- **ABOUT THIS EXERCISE**
For this listing, report how many lines contain the string "site", using only a number.

- **EXTRACTED INFORMATION**
=======
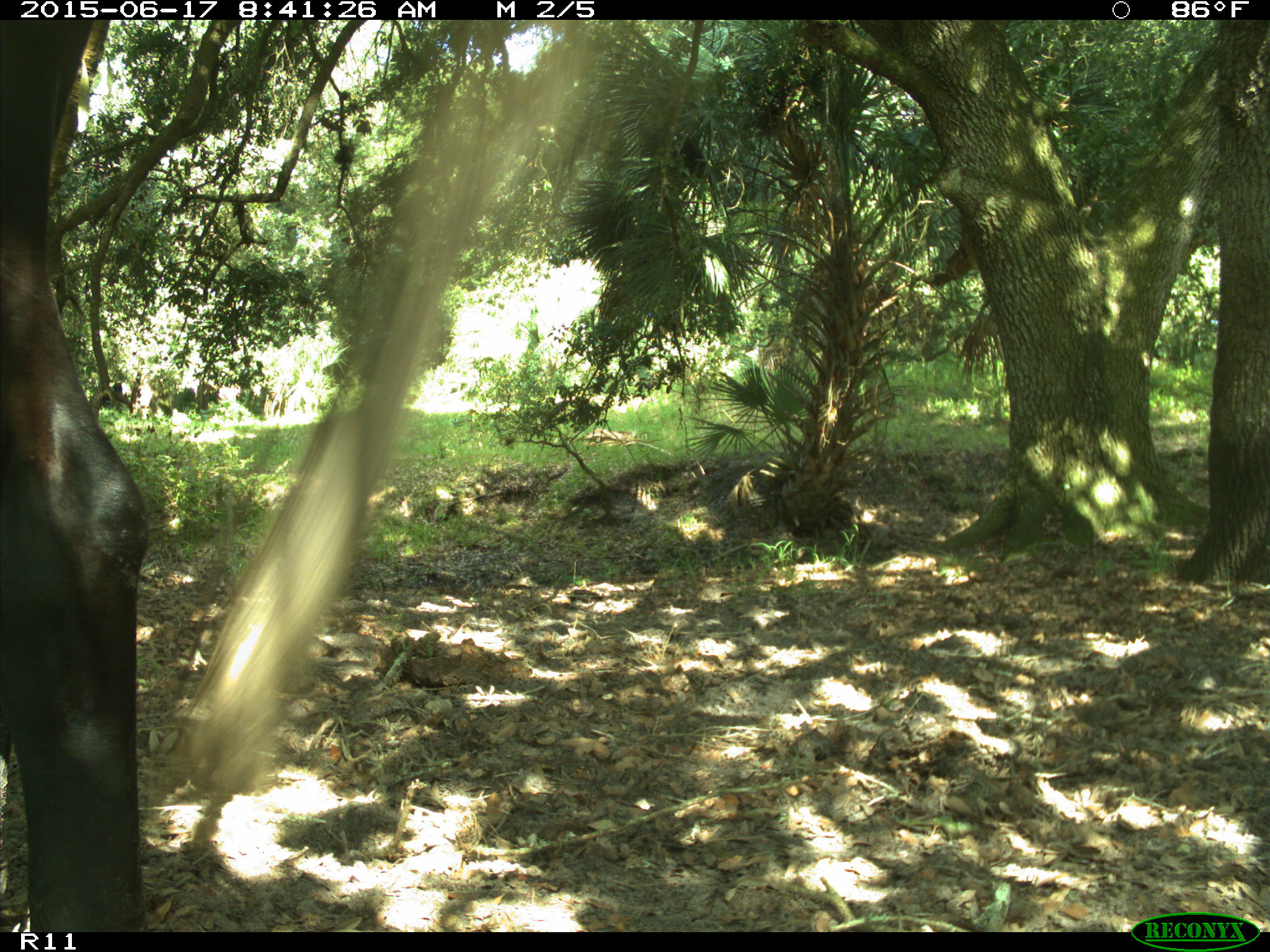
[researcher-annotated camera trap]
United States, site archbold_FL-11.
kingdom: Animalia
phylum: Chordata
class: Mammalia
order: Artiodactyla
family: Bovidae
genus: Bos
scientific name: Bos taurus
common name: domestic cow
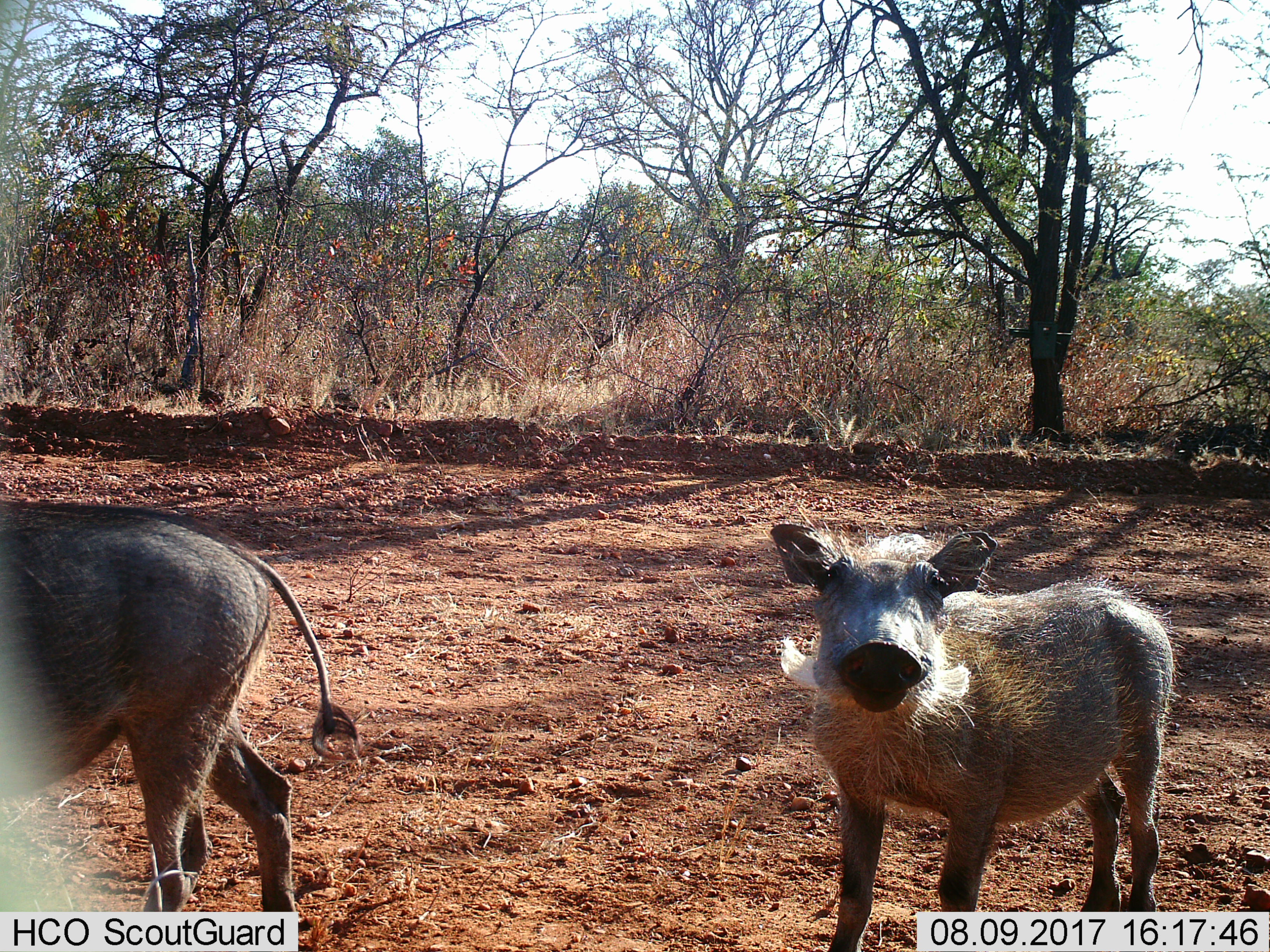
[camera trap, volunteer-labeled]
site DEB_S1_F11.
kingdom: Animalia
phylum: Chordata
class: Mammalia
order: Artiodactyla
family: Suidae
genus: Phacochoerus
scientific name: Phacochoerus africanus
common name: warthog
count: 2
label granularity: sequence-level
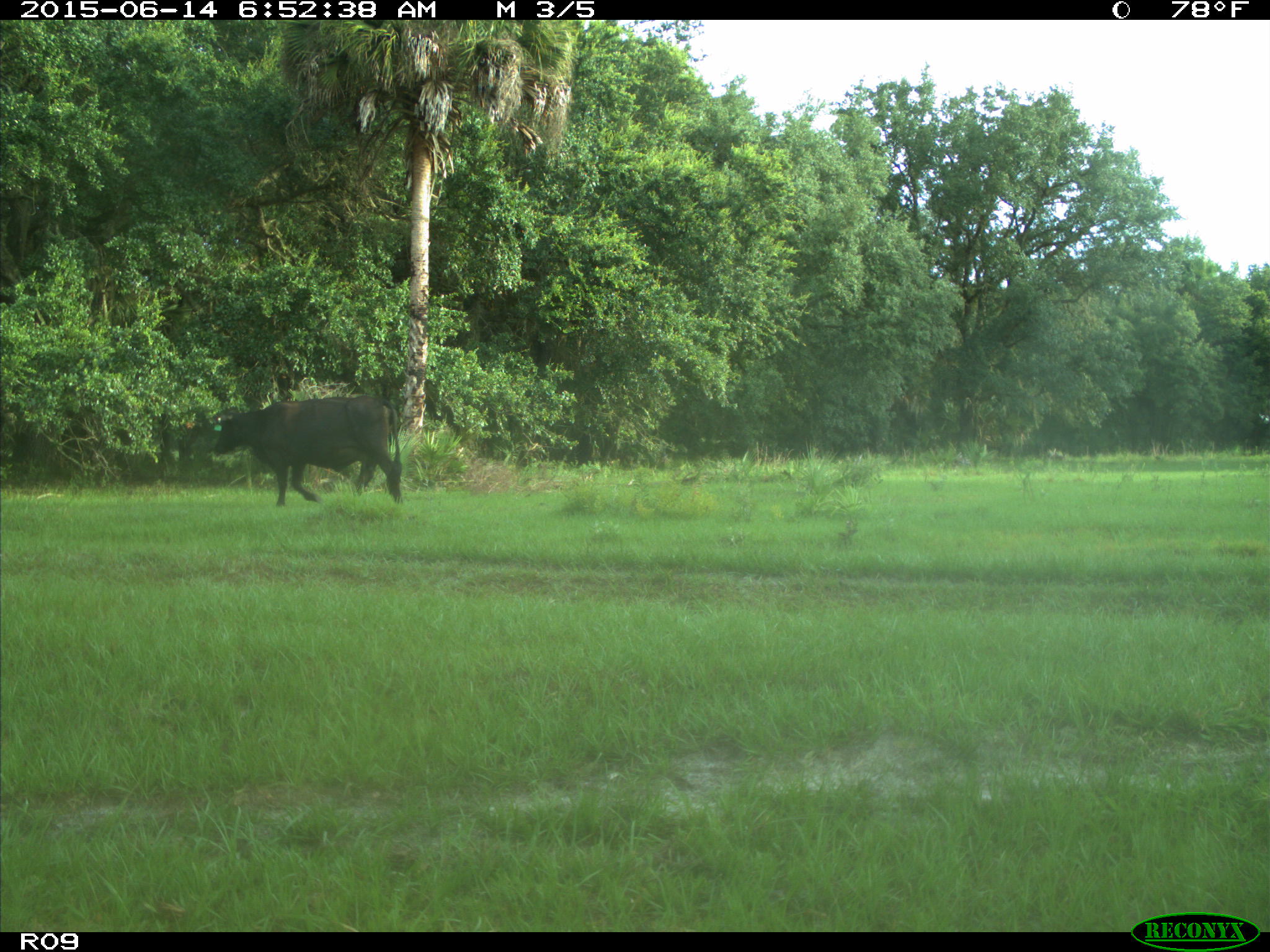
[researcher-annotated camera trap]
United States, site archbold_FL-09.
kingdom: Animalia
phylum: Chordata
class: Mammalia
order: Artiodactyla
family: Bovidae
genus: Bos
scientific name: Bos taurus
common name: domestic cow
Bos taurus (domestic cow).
=======
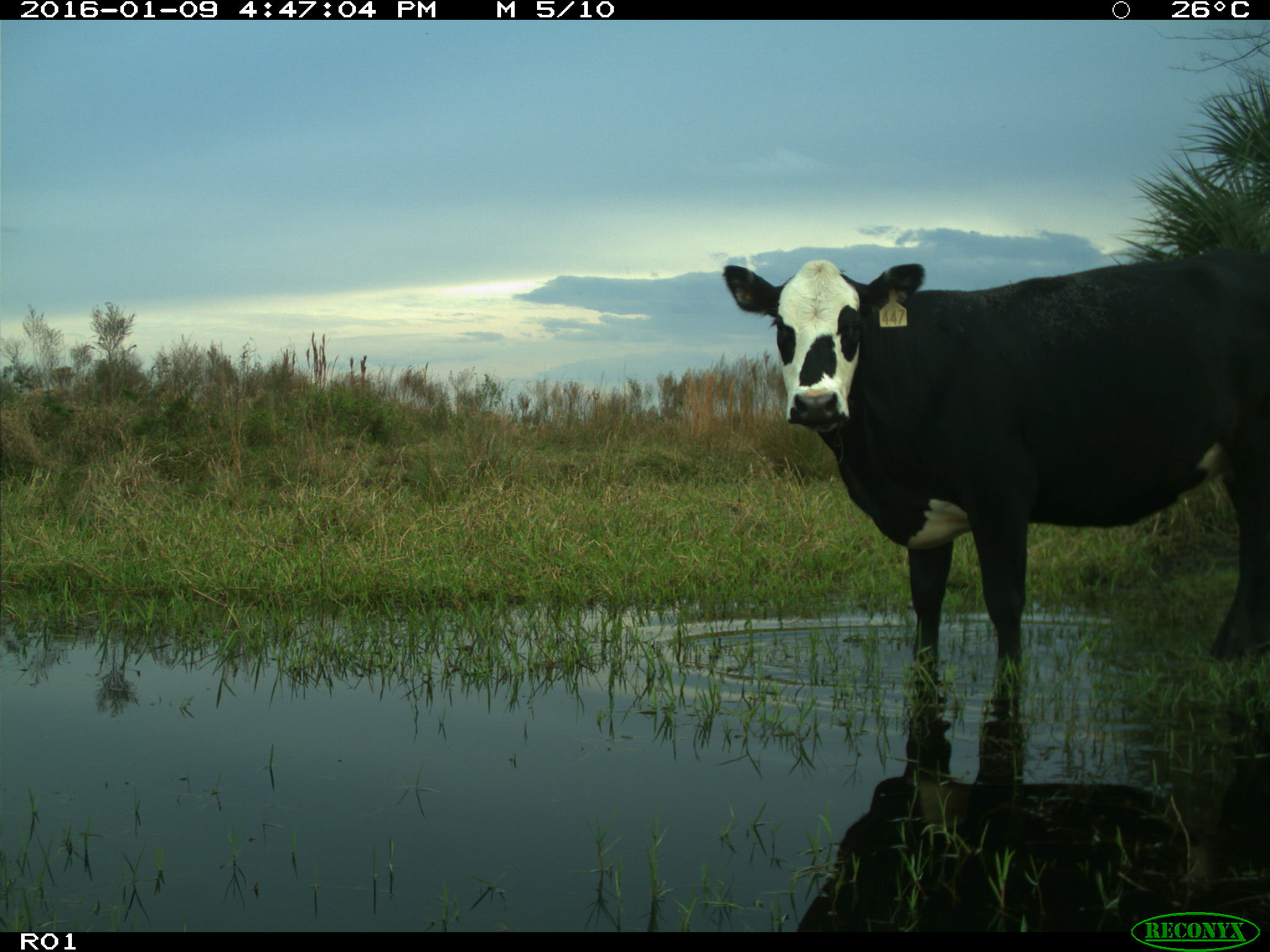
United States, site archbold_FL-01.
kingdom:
=======
- **SOLVED EXERCISE**
4